Trump Just Torched Biden’s EV Push — Is This a 'Common Sense' Reset or a Climate Disaster?
Trump Baru Saja Menghancurkan Dorongan EV Biden — Ini 'Perbaikan Akal Sehat' atau Bencana Iklim?

Jadi Trump 'mengatur ulang' standar CAFE yang diperketat Biden, mengklaim ini akan menghemat $109 miliar bagi keluarga dan mencegah harga mobil melonjak. Para eksekutif otomotif bertepuk tangan — Ford, Stellantis, GM semua bilang ini 'selaras dengan kenyataan pasar'. Ya, bagus untuk keterjangkauan. Tapi jangan pura-pura ini bukan kemunduran besar terhadap tujuan emisi.
Biden mendorong peningkatan efisiensi bahan bakar tahunan sebesar 8–10%. Versi Trump? Hanya 1,5%. Dan sekarang denda karena gagal memenuhi standar bahkan $0. Jadi… apa pabrikan benar-benar akan berinovasi, atau cuma jual lebih banyak truk dan sebut itu 'pilihan konsumen'?
Mari kita jujur: melonggarkan standar bahan bakar tidak akan menghemat $109 miliar — hanya menggeser biayanya dari harga beli ke tagihan iklim yang harus kita tanggung semua. 'Realitas pasar'? Lebih seperti 'memaksimalkan profit SUV' sambil berpura-pura itu kebebasan.
Saya mengemudikan F-150. Saya butuh truk. Kalian orang kota bersikap seolah saya penjahat iklim karena tak beli Prius. Kalau ini membuat cicilan saya di bawah $700, saya tidak akan mengeluh.
Yang orang lewatkan: kenaikan 1,5% di bawah Trump bukan cuma lemah — itu di-bekukan selama enam tahun. Artinya enam tahun mandek sementara risiko iklim terus menumpuk. Dan 'keselarasan pasar' selalu jadi alasan untuk menghindari regulasi.
Dengar, saya suka energi bersih. Tapi dengan cicilan kuliah, biaya penitipan anak, dan sewa, saya tidak mampu beli EV seharga $60 ribu. Jika melonggarkan standar berarti mobil $900 lebih murah, saya ambil. Mungkin kalau anggaran saya lega, saya akan beralih hijau.
Ini rahasia sebenarnya: pabrikan mobil tidak menolak standar Biden karena mustahil. Mereka benci ketidakpastian. Satu standar federal — meski lebih lemah — itulah yang sebenarnya mereka inginkan. Stabilitas di atas ambisi.

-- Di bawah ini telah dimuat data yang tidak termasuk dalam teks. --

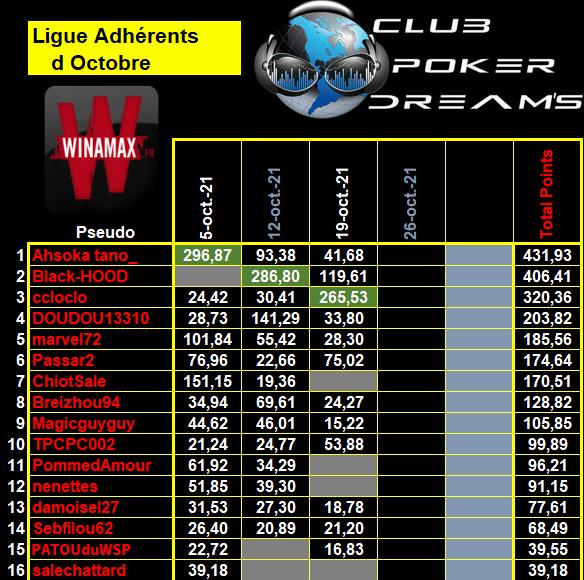 Ligue Adhérents - 2021 / 2022 - 3_ligu31
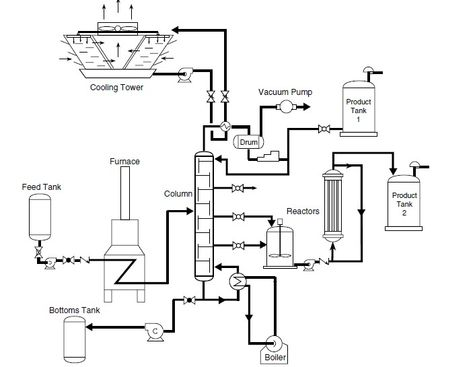 Process Diagram Symbols Field Instrumentation Industrial Automation Plc Programm In 2020 Piping And Instrumentation Diagram Process Flow Diagram Diagram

Zaman saya dulu, tidak ada aturan ribet begini dan semua orang tetap bisa bernapas baik-baik saja. Kalian terlalu banyak cemas. Cukup mobil Amerika, dukung lapangan kerja.
Karena itulah kebijakan seharusnya tidak pernah diserahkan hanya pada 'sinyal pasar'. Eksternalitas seperti emisi tidak dimasukkan dalam harga. Tanpa regulasi, perusahaan mengoptimalkan keuntungan, bukan planet.
Bagus. Jadi tekanan untuk berinovasi di efisiensi berkurang DAN sekarang tidak ada denda. Kurasa saya bisa perbarui LinkedIn saya: 'Spesialis Infrastruktur EV Mantan'.